Continuing up Highway 127 to Madawaska Road (Highway 523), we then took Highway 60 into Barry’s Bay where we filled up with fuel then an ice cream at Charlie D’s. We then took Siberia Road (Hwy 69) south, detouring slightly down River Road to see what the Madawaska Kanu Centre was all about. Managed by three generations of paddlers, the canoe centre was opened by Hermann Kerckhoff who competed in the 1972 summer Olympics in Munich. Stopping in to enjoy a brew from the Madawaska Coffee Co., we didn’t have the time to take in a white water kayak, but we’ll definitely be back.
From there we continued down River Road to Highway 62 where we took in the beautiful view of the sun setting over the Madawaska River as we rode towards Combermere. Dropping the kickstands at Hush Lodge and Cottages, we were both looking for a cold beer and a shower, not necessarily in that order. Like many people who populate this area, Hush owners Corinne and Gord Evely were looking to escape the city and embrace their hobbies rather than be consumed by their careers. Offering the hospitality of a bed and breakfast, they greeted us like family and made us dinner reservations at the nearby Bent Anchor Bar & Restaurant. We could have ridden or taken a cab, but Gord is a fellow rider and offered to drive us over himself so the bikes could stay parked for the night.
A random little place on the river that we never would have found on our own, the atmosphere of the Bent Anchor on a hot summer night felt like being on the bayou. With a friendly cast of characters serving up good food and drinks, the relaxed atmosphere became more vibrant and festive as the drinks flowed and a live band took the stage. Well known to locals and visitors alike, an older lady named Mary helped lead the staff and lit up the dance floor. Word has it that she used to spend the night behind the bar in a tent during the summer. Again, rather than let us wait for a cab, one of the bartenders drove us back to the lodge on his break. That’s the kind of hospitality you get from a small town like Combermere.
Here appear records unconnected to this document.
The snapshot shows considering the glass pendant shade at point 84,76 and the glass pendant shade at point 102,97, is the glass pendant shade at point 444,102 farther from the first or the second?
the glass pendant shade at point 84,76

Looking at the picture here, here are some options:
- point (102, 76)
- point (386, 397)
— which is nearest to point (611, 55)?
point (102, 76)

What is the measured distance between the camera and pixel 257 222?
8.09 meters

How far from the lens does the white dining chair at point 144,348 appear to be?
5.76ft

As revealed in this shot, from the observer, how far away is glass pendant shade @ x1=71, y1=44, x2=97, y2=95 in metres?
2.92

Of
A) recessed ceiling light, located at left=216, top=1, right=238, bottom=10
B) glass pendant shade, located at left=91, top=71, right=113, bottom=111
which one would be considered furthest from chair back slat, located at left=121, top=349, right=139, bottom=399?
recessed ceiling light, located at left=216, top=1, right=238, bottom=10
The next morning, we once again planned our day with a map on the table and coffees from the Madawaska Coffee Co. We topped up with fuel in Barry’s Bay and continued along Highway 60 to Wilno. It wasn’t open yet for the day when we passed by, but the Wilno Tavern is a great spot to stop for lunch or dinner when you’re in the area.
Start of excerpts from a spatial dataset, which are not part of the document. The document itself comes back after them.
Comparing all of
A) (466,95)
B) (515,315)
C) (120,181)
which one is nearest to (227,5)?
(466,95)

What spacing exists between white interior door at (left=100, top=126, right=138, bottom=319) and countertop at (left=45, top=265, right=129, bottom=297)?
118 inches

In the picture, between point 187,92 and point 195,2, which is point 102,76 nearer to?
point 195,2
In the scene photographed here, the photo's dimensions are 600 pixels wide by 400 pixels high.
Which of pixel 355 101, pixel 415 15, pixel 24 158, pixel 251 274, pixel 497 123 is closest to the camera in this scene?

We then headed south down Opeonogo Road (Hwy 66) based on suggestions from local riders, which once again did not disappoint. We then took Highway 512 to Foymount, which holds an interesting bit of history as an Armed Forces radar base during the Cold War era. Some may tout it as history—while others as urban legend—we followed Highway 515 down to Quadville where we were told we would find a remote cabin in the woods once owned by Chicago’s most infamous gangster, Al Capone. Details and directions were sketchy, so we didn’t actually find it, but we did stumble across a chip truck called Country Fried that served great poutine.
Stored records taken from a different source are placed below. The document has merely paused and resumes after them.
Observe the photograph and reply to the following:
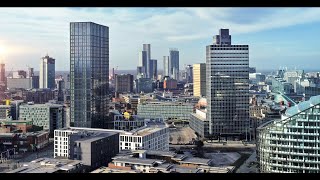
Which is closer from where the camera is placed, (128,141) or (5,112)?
(128,141)

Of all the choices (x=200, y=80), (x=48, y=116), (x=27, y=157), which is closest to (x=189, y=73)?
(x=200, y=80)

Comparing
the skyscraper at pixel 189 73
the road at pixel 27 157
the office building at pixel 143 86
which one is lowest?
the road at pixel 27 157

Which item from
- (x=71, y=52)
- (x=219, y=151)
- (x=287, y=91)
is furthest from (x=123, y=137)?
(x=287, y=91)

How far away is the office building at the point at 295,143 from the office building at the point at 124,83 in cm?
1850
We then rode through Bancroft then down to Coe Hill where we met up with a couple old friends at the Hideaway Primitive Grill. Mandy and Dave are avid sportbike riders and we’ve been trying to coordinate a trip together for the better part of a decade now. They live in Oshawa, so spend most weekends exploring the Highlands and were eager to show off their favourite routes.
Spending the better part of the day exploring the region, they set off back down south for home but I wasn’t done for the day. I opted to once again take the long way by riding the legendary 507 North to Highway 3 then across 118 to Highway 11 before turning towards home as the sun set. Definitely not the most direct route.
Normally in life you’re forced to choose between quality and quantity, whereas in Ontario’s Highlands you can have your cake and eat it too.
The only question is how much time you’ve got to spend exploring.